2012-11-17 Thread Tom Lane
"Greg Sabino Mullane"  writes:
>> If it's a postgres bug, what is the fix? Make the identifier max size
>> longer?

> I'd also be in favor of this, in addition to upgrading from a NOTICE.

Increasing NAMEDATALEN has been discussed, and rejected, before.  It
is very very far from being a free change: it would double the storage
space required for "name" columns, which is a sizable fraction of the
space eaten in the pg_class and pg_attribute catalogs.  (Or we could
convert "name" to a variable length type, but the fallout from that
would vastly exceed what this feature seems worth.)

I think there probably is some case for treating overlength names as
errors not warnings, but on the other hand there's a case for fearing
this will break applications that work fine today.  In particular, it
would break applications that expect to be able to use spec-compliant
128-character names, *whether or not they actually have any collisions*.
That seems pretty undesirable, especially in view of the fact that
duplicate-name checks would catch any actual collisions in most cases.
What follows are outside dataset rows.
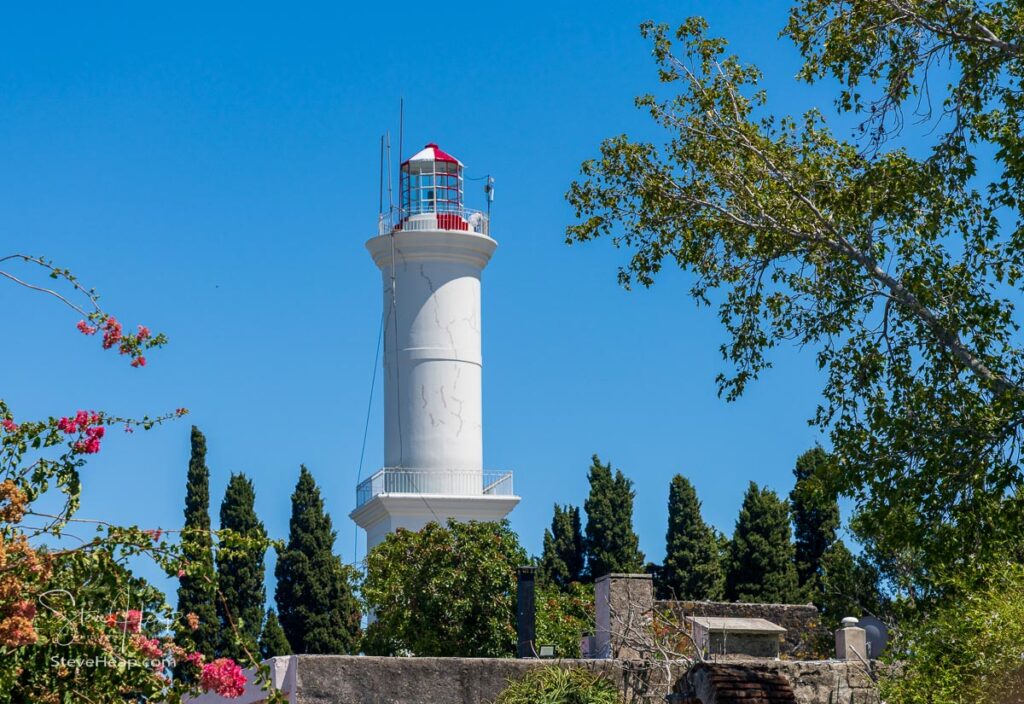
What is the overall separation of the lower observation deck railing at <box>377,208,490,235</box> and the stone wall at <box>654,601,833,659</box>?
16.2 metres

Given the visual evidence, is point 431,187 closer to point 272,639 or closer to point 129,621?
point 272,639

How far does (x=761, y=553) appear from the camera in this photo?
41906mm

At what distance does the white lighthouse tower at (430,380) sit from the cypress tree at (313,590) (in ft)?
6.94

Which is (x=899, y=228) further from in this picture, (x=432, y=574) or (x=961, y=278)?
(x=432, y=574)

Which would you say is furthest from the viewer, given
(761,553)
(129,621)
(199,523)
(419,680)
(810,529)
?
(810,529)

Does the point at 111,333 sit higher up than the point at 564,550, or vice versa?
the point at 564,550

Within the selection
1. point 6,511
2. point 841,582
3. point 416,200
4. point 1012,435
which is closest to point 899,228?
point 1012,435

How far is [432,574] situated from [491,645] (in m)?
2.10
Another point here is that appealing to the letter of the spec in this
area is a bit dubious anyway given the number of ways in which we vary
from exact spec compliance --- notably, allowing non-ASCII characters in
identifiers, allowing dollar signs, allowing leading underscore (no,
that's not per spec), folding to lower case not upper case.

On the whole I'm not too excited about changing this.